Yan Maresz, vous avez connu un parcours inhabituel pour un compositeur de la sphère dite « contemporaine » : vous êtes passé par le jazz, avez collaboré longuement avec le guitariste John McLaughlin et étudié le jazz au Berklee College of Music de Boston puis la composition à la Juilliard School de New York…

Le Berklee College of Music était parfait pour le jazz, mais pas pour la composition qui m’intéressait de plus en plus. En 1987, j’ai décidé de passer le concours d’entrée à la Juilliard en composition où j’ai fait tout mon cursus avec David Diamond et Milton Milton Babbitt. Cette activité de compositeur s’est développée en parallèle de ma pratique du jazz (orchestrations, arrangements, et autres collaborations). Les deux étaient toutefois complètement distinctes, sans lien entre elles, et puis la composition a pris le pas sur l’autre, aux alentours de 1991. C’est d’ailleurs la raison pour laquelle je suis rentré en France : à l’époque, aux États-Unis, la musique contemporaine était assez « ghettoïsée » dans les universités et il me semblait que tout se passait en Europe. De plus, je comptais faire le cursus de l’Ircam, et dès lors que j’arrêtais le jazz, je n’avais plus aucune raison de rester à New York, où j’ai quand même passé huit ans.

Vous citiez à l’instant David Diamond et Milton Babbitt : qui furent vos autres professeurs ou modèles ?

À ce moment-là, j’étais très influencé par Luciano Berio et, dans une moindre mesure, Pierre Boulez. J’ai bien connu Berio : j’étais, et je suis toujours, fasciné par sa musicalité irrésistible. Je l’ai fréquenté, mais je ne peux pas dire que j’ai étudié auprès de lui.

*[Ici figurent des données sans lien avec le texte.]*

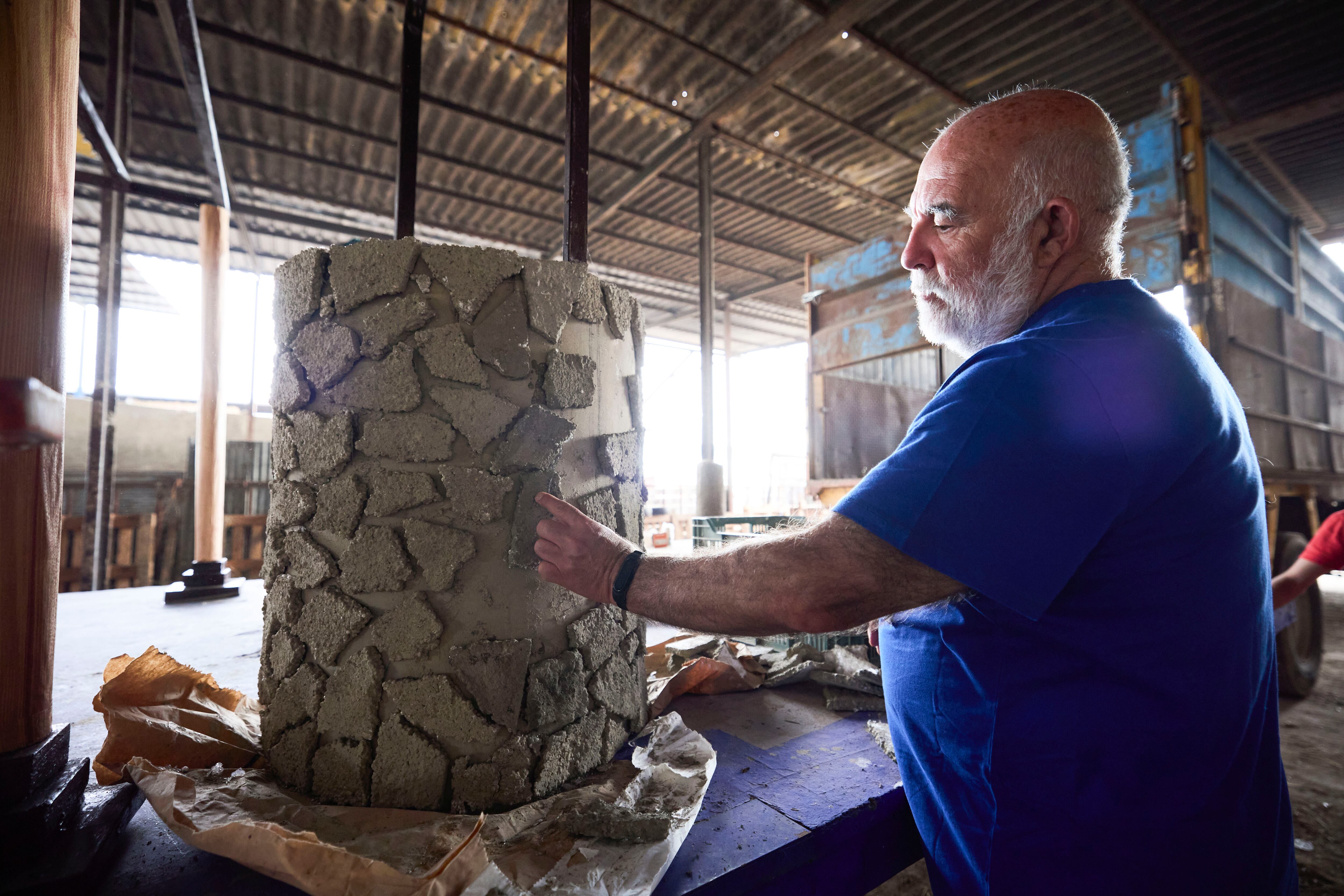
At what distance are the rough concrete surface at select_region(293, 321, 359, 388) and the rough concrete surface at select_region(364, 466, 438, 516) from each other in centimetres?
22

Vous êtes connu — et reconnu d’ailleurs — pour vos intenses activités de pédagogue. Vous avez notamment enseigné la composition aux étudiants du Cursus d’informatique musicale de l’Ircam de 2006 à 2011 : qu’est-ce qui vous a attiré là, alors que votre production de musique électroacoustique est somme toute limitée ?

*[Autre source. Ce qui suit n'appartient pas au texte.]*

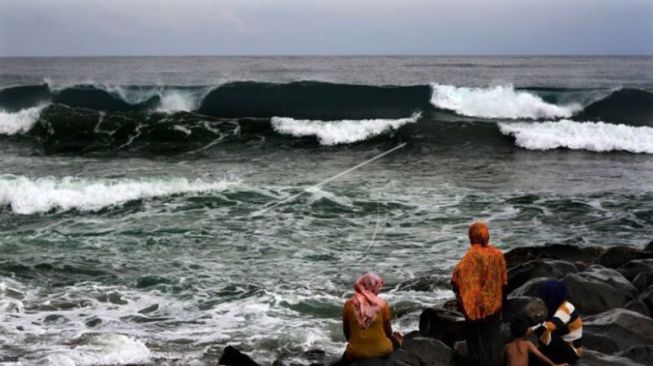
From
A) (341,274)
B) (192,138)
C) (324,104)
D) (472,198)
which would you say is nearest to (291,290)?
(341,274)

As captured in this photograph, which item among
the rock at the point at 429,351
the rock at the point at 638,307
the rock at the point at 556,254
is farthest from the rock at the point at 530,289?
the rock at the point at 556,254

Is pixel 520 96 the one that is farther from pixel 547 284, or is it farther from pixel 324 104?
pixel 547 284

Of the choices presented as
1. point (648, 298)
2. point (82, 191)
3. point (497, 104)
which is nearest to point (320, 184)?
point (82, 191)

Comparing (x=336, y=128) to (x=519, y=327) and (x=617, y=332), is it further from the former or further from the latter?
(x=519, y=327)

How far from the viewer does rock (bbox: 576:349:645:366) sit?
588cm

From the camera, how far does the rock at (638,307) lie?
23.7 feet

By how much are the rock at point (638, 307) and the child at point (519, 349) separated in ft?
6.14

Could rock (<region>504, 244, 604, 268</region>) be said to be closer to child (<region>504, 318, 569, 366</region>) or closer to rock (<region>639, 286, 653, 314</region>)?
rock (<region>639, 286, 653, 314</region>)

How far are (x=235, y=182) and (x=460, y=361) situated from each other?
11.6 m

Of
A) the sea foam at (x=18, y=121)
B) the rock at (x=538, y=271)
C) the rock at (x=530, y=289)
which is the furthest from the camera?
the sea foam at (x=18, y=121)

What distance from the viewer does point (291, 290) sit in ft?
32.5

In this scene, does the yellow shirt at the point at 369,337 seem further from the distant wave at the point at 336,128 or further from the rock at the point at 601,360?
the distant wave at the point at 336,128

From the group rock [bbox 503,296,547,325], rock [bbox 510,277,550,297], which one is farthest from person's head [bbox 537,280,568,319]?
rock [bbox 510,277,550,297]

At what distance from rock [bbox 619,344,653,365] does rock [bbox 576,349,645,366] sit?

Enseigner fait aujourd’hui partie intégrante demon métier, même si j’ai commencé sur le tard : je travaillais déjà depuis une quinzaine d’années. C’est au Cnsmdp et au Cursus de l’Ircam que j’ai pris mes premiers postes d’enseignement, la même année. Enseigner à l’Ircam m’a d’emblée séduit, car c’est une maison que je pense bien connaître, et pour laquelle j’ai une grande affection. Étant passé moi-même par ce Cursus, je sais combien un jeune compositeur, fraîchement arrivé à l’Ircam, a besoin d’un guide qui l’oriente dans les méandres de cette mémoire, étonnamment assez peu vivace — pour ce qui est de confronter le travail présent des compositeurs avec les travaux passés.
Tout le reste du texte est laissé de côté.